Bu nedenle, davaya konu taşınmazlar yönünden sayılan istisnalar dışında intifadan men koşulunun gerçekleşmesi aranacak ve intifadan men koşulunun gerçekleştiği iddiası, her türlü delille kanıtlanabilecektir. (Yargıtay Hukuk Genel Kurulunun 27.02.2002 gün ve 2002/3-131 E, 2002/114 K sayılı ilamı)
Somut olaya gelince; dosya içinde bulunan 1.1.2009 başlangıç tarihli 10 yıl süreli adi yazılı kira sözleşmesine göre, davalı tarafından iki katlı boş mağazanın dava dışı Y.A.’a kiralandığı, yapılan keşif sonrasında ise 3 katlı binanın “K. Y” adı altında lokanta olarak işletildiği saptanmış ise de; arsa niteliğindeki 59 nolu parselin geri kalan bölümlerinin nasıl ve kimler tarafından kullanıldığı açıklığa kavuşturulmamıştır.

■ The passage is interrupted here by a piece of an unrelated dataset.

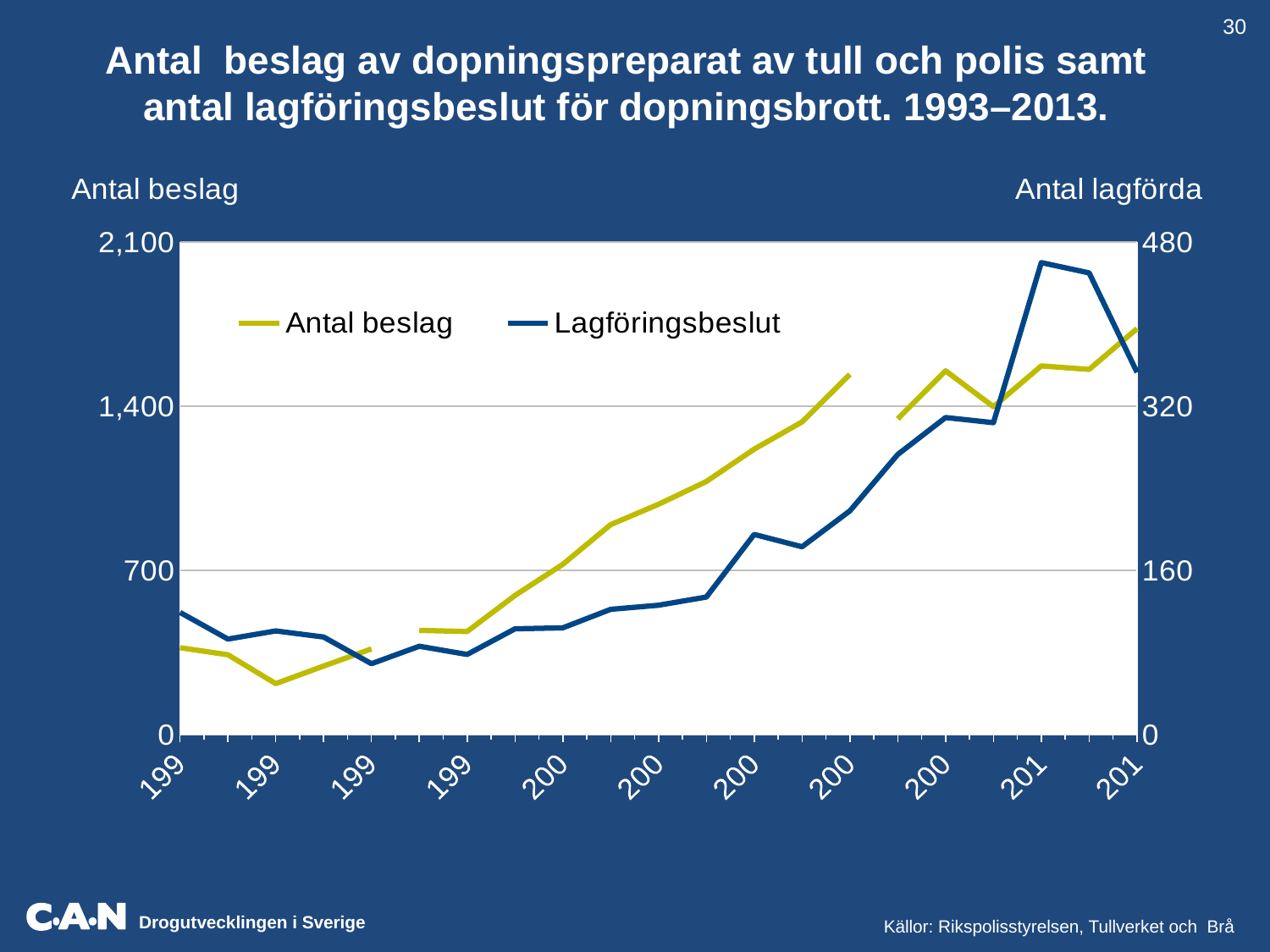
Does the Antal beslag series reach its highest value at the last point on the right of the chart? Yes What is the title of the right-hand vertical axis? Antal lagförda Is the highest value of the Lagföringsbeslut series greater or less than 320 on the right axis? greater What are the two series named in the legend? Antal beslag and Lagföringsbeslut Is the value of the Antal beslag series at the first point on the left greater or less than 700 on the left axis? less Is the lowest value of the Antal beslag series found near the left end or the right end of the chart? Left end What kind of chart is shown on the slide? Line chart Is the value of the Lagföringsbeslut series at the first point on the left greater or less than 160 on the right axis? less Overall, does the Lagföringsbeslut series rise or fall from left to right across the chart? rise Overall, does the Antal beslag series rise or fall from left to right across the chart? rise How many series does the legend list? 2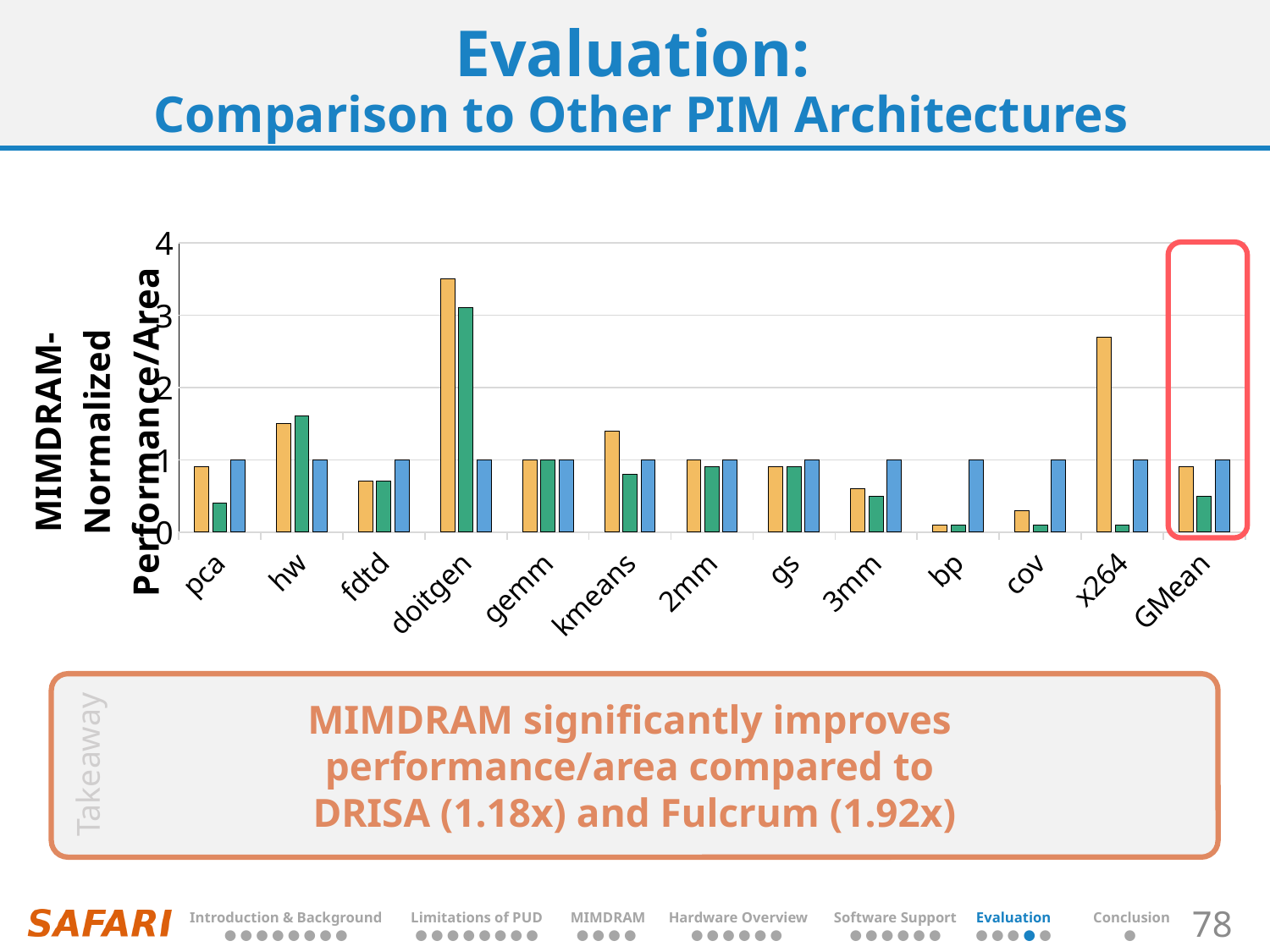
What is the value of the blue bar for GMean? 1 Is the orange bar for x264 greater or less than 2? greater How many bars are plotted for each category in the chart? 3 Which is larger, the green bar for hw or the green bar for fdtd? hw Which category on the x axis is highlighted with a red box? GMean How many categories are shown along the x axis of the chart? 13 Is the orange bar for bp greater or less than 1? less What kind of chart is shown on the slide? bar chart Is the orange bar for doitgen greater or less than 3? greater Which is larger, the orange bar for doitgen or the orange bar for x264? doitgen Which category has the tallest orange bar in the chart? doitgen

Hâl böyle olunca; mahkemece öncelikle yukarıda açıklanan ilkeler doğrultusunda araştırma ve inceleme yapılması, çekişme konusu taşınmazın geri kalan bölümlerin kullanım durumlarının belirlenmesi, davacının nizasız olarak kullanabileceği bölümlerin olup olmadığının saptanması, ayrıca UYAP ortamında gelen belgelerden çekişme konusu taşınmaza yönelik aynı taraflar ve bir şirket arasında görülmekte olan Bursa 1. Sulh Hukuk Mahkemesinin 2012/639 esas sayılı dava dosyasınında bulunduğu anlaşılmakla, anılan dava dosyasınında incelenerek taraflar arasındaki anlaşmazlığın açıklığa kavuşturulması, hasıl olacak sonuca göre bir karar verilmesi gerekirken, eksik inceleme ile yetinilerek yazılı şekilde hüküm kurulması doğru olmadığı gibi; kabule göre de mahkeme kararı ile çekişme konusu taşınmazdaki üç katlı binanın davalıya ait olduğunun saptandığı gözetilmeksizin, binanın tamamı üzerinden kira gelirine göre hesaplanan ecrimisilin hüküm altına alınmış olması da isabetli değildir.
Davalının temyiz itirazları yerindedir. Kabulü ile hükmün açıklanan nedenlerle 6100 sayılı HMK.nun geçici 3/2.maddesi yollaması ile 1086 sayılı HUMK.nun 428.maddesi gereğince BOZULMASINA, alınan peşin harcın temyiz edene geri verilmesine, 04.11.2015 tarihinde oybirliğiyle karar verildi.